### [Work to complete]
Write out the lines of the entries below without any changes, starting with the line that contains "From your perspective, is" and continuing through the last line of the entries.

Spatial relation data:
★ ★ ★ ★ ★ ★ ★
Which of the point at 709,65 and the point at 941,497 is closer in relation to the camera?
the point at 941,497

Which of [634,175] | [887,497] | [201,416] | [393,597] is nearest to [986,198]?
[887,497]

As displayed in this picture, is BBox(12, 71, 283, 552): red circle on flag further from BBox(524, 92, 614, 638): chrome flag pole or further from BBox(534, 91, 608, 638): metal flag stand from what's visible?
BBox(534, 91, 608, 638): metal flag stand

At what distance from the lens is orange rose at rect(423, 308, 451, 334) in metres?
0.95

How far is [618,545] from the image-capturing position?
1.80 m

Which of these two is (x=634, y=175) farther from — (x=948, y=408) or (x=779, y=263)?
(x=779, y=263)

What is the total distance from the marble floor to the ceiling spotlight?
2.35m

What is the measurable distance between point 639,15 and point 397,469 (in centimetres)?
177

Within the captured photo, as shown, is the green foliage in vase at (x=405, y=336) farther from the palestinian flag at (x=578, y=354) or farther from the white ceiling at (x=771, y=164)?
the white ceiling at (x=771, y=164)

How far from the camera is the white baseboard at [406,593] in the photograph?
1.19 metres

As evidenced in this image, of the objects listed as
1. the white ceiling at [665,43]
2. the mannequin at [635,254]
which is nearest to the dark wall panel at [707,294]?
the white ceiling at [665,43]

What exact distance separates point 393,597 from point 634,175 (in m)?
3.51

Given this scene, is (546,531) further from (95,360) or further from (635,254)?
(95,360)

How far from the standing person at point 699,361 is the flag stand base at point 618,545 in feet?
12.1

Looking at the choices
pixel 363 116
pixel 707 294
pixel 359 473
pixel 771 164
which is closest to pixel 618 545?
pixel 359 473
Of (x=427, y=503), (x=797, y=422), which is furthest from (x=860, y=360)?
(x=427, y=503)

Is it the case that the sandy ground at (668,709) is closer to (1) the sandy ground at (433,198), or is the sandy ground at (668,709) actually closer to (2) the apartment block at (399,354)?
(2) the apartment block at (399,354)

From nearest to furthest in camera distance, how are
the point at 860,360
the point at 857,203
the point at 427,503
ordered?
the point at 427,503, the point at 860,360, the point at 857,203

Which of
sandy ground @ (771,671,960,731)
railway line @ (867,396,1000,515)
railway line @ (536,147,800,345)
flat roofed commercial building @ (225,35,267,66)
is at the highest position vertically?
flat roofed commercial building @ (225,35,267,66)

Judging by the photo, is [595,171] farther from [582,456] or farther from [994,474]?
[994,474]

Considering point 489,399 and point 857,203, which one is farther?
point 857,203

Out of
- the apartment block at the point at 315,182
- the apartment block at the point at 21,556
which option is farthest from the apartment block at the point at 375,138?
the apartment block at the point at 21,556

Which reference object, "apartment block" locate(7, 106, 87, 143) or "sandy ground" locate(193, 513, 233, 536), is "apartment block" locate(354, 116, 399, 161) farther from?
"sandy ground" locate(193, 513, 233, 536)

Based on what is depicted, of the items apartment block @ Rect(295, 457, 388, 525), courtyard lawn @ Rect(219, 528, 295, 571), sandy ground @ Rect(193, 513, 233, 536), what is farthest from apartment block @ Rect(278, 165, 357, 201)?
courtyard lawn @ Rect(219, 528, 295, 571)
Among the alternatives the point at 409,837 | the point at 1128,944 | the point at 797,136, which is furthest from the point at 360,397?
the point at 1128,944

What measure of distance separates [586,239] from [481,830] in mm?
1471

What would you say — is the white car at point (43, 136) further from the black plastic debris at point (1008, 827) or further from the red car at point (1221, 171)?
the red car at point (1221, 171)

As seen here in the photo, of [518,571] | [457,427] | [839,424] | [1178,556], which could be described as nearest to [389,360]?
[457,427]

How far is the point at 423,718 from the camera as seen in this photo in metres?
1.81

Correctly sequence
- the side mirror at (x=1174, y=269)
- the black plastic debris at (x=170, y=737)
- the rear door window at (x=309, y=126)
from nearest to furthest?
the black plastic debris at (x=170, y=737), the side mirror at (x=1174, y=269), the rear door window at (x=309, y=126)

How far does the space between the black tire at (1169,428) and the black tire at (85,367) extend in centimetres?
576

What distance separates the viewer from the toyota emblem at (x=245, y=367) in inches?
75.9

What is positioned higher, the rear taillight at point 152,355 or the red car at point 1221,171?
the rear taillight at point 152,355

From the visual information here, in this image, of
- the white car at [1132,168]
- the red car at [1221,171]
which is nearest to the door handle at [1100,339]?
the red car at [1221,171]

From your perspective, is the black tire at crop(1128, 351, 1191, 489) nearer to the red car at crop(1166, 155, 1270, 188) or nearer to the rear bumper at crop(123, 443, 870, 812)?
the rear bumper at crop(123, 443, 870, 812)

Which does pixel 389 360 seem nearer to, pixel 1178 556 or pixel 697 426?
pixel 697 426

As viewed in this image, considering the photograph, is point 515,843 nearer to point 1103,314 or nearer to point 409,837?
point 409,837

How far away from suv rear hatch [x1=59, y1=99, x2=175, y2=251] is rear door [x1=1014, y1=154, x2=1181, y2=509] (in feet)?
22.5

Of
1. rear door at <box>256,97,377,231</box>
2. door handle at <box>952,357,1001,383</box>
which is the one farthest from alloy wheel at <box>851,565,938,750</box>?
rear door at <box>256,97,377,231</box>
★ ★ ★ ★ ★ ★ ★
### [The result]
From your perspective, is the black tire at crop(1128, 351, 1191, 489) nearer to the red car at crop(1166, 155, 1270, 188) or nearer to the rear bumper at crop(123, 443, 870, 812)?
the rear bumper at crop(123, 443, 870, 812)

Which does pixel 389 360 seem nearer to, pixel 1178 556 or pixel 697 426?
pixel 697 426

As viewed in this image, considering the photograph, is point 515,843 nearer to point 1103,314 or nearer to point 409,837?
point 409,837

How far away from suv rear hatch [x1=59, y1=99, x2=175, y2=251] is rear door [x1=1014, y1=154, x2=1181, y2=509] (in feet)?
22.5

Of
1. rear door at <box>256,97,377,231</box>
2. door handle at <box>952,357,1001,383</box>
which is the one farthest from alloy wheel at <box>851,565,938,750</box>?
rear door at <box>256,97,377,231</box>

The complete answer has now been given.